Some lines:
============================================================

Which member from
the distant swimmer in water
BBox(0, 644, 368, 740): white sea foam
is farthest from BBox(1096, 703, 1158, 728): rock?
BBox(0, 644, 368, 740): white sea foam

============================================================

*AIM OF THE EXERCISE*
Please copy the lines above word for word, keeping every one of them.

*EXERCISE RESPONSE*
Which member from
the distant swimmer in water
BBox(0, 644, 368, 740): white sea foam
is farthest from BBox(1096, 703, 1158, 728): rock?
BBox(0, 644, 368, 740): white sea foam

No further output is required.